The input ▸
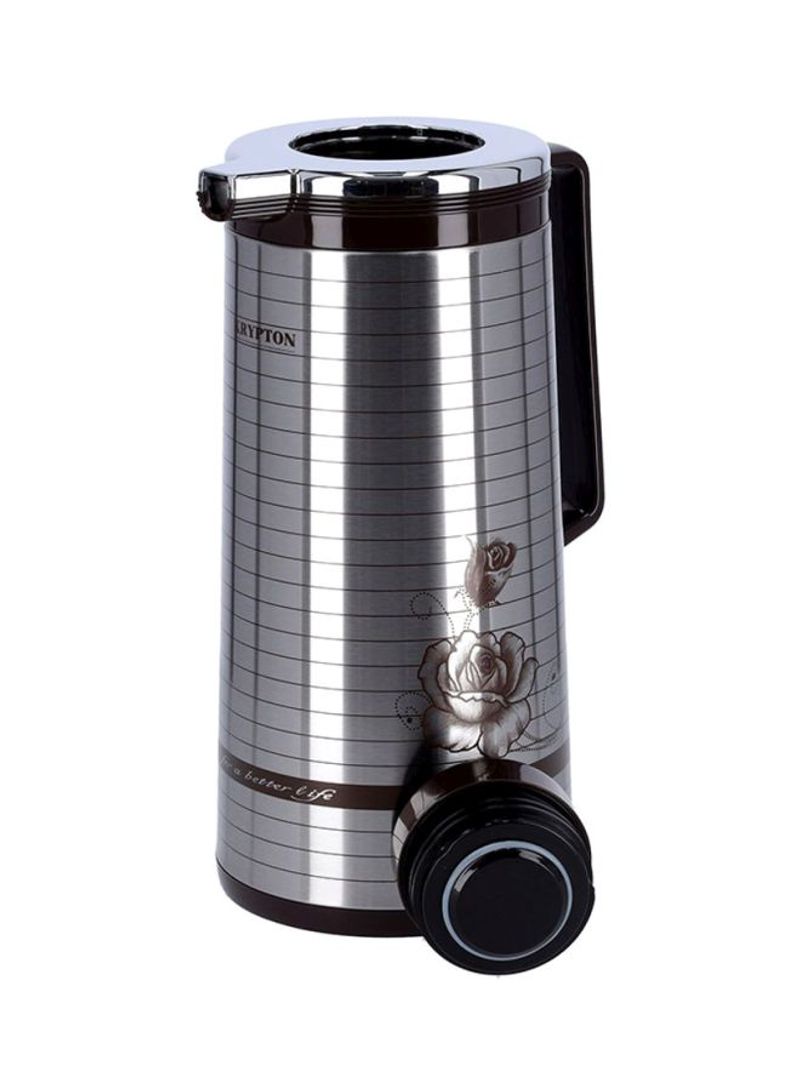 Krypton Double Glass Liner Vaccum Flask Silver/Black 1.9L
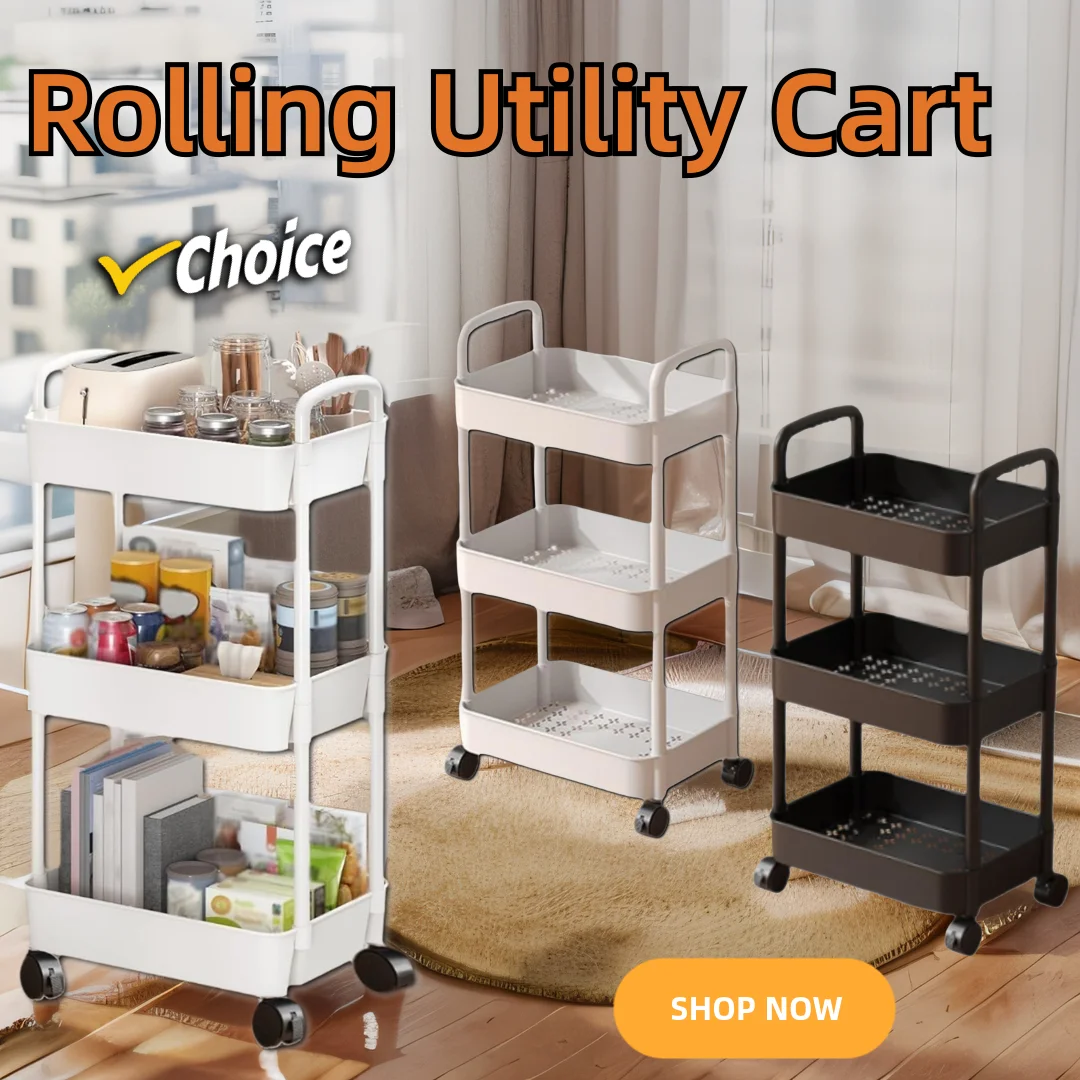 

3-х уровневая пластиковая тележка на колесиках с ручкой, многофункциональная тележка для хранения для офиса, гостиной, кухни с колесами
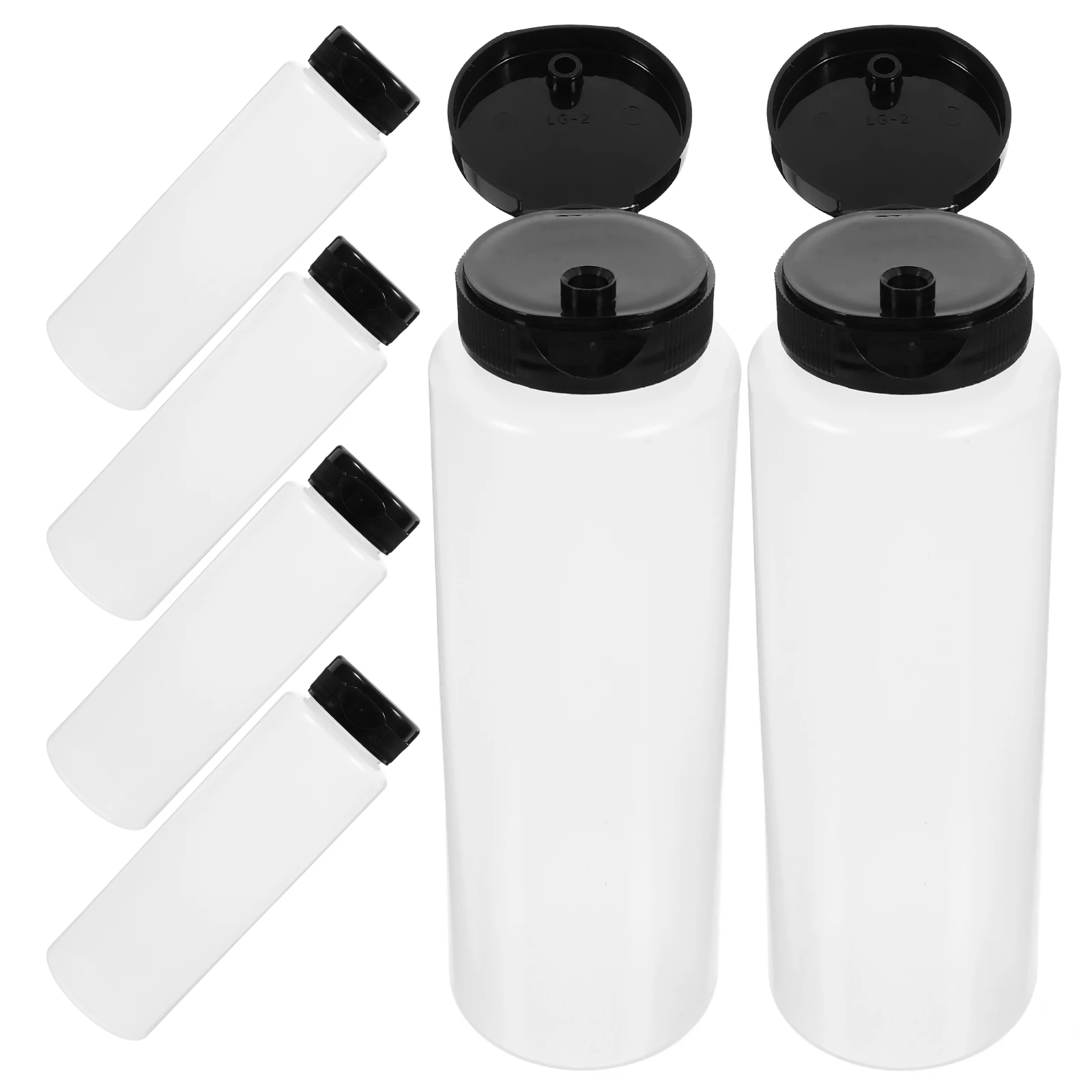 

6 Pcs 240ml PE Squeeze Salad Dressing Bottles Flip Condiment Sauce Storage Leak Proof Kitchen Gadgets Oil Containers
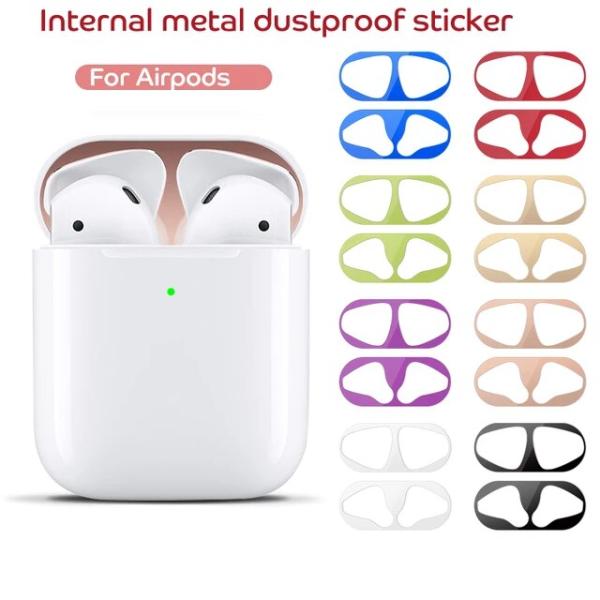 Apple airpods 1および2用の超薄型保護カバー,粘着フィルム,鉄のチップチップ,防塵,a...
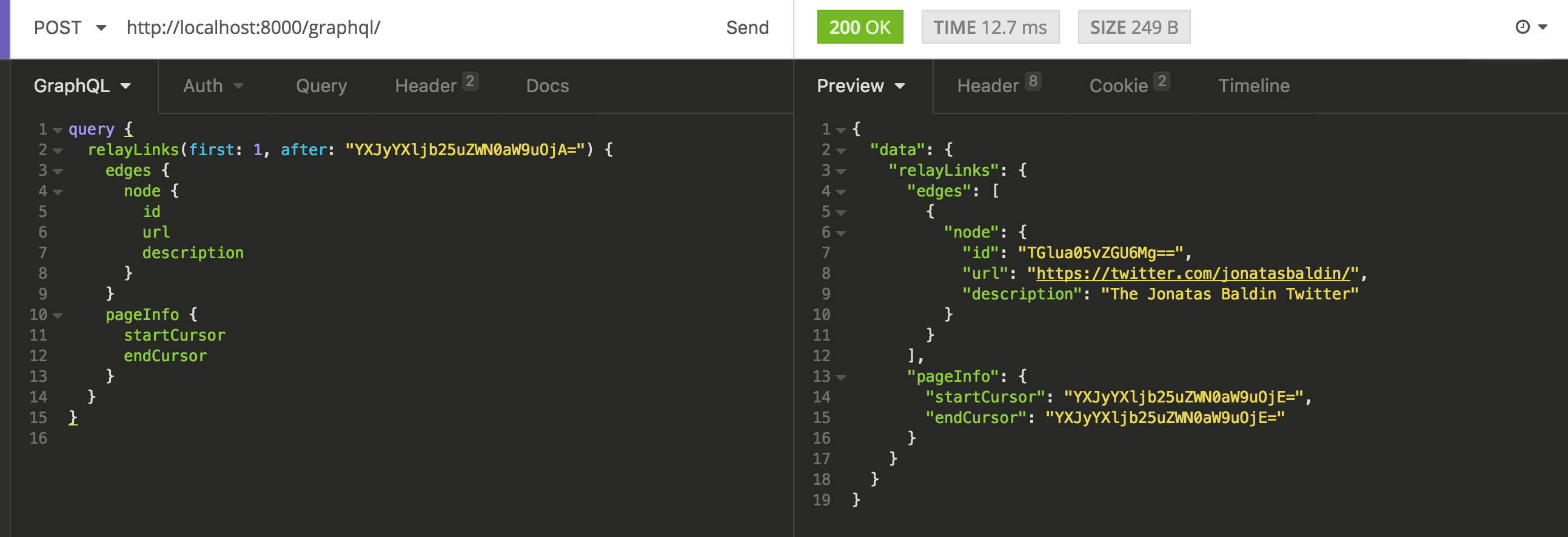 first: 1 parameter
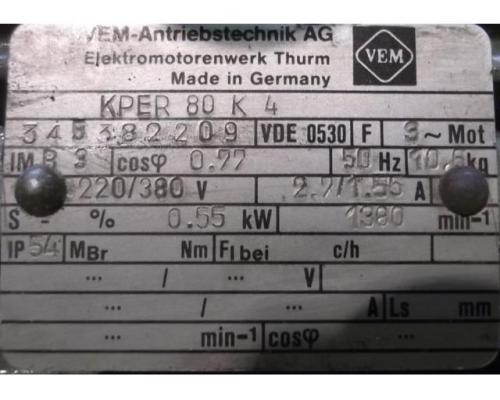 Elektromotor 0,55 kW 1380 U/min von VEM – KPER80K4 - Bild 4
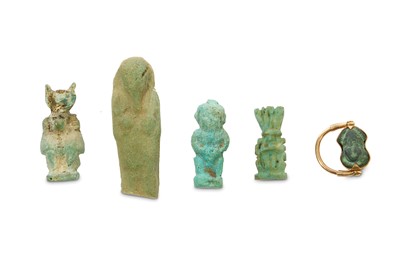Lot 185 - A GROUP OF GLAZED COMPOSITION AMULETS Late...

Directions ▸ Revise the rows above by replacing "Silver/Black" with "Silver/Blue" and leaving everything else unchanged. Omit the pictures from your answer.

Written response ▸
 Krypton Double Glass Liner Vaccum Flask Silver/Blue 1.9L

3-х уровневая пластиковая тележка на колесиках с ручкой, многофункциональная тележка для хранения для офиса, гостиной, кухни с колесами

6 Pcs 240ml PE Squeeze Salad Dressing Bottles Flip Condiment Sauce Storage Leak Proof Kitchen Gadgets Oil Containers
 Apple airpods 1および2用の超薄型保護カバー,粘着フィルム,鉄のチップチップ,防塵,a...
 first: 1 parameter
 Elektromotor 0,55 kW 1380 U/min von VEM – KPER80K4 - Bild 4
Lot 185 - A GROUP OF GLAZED COMPOSITION AMULETS Late...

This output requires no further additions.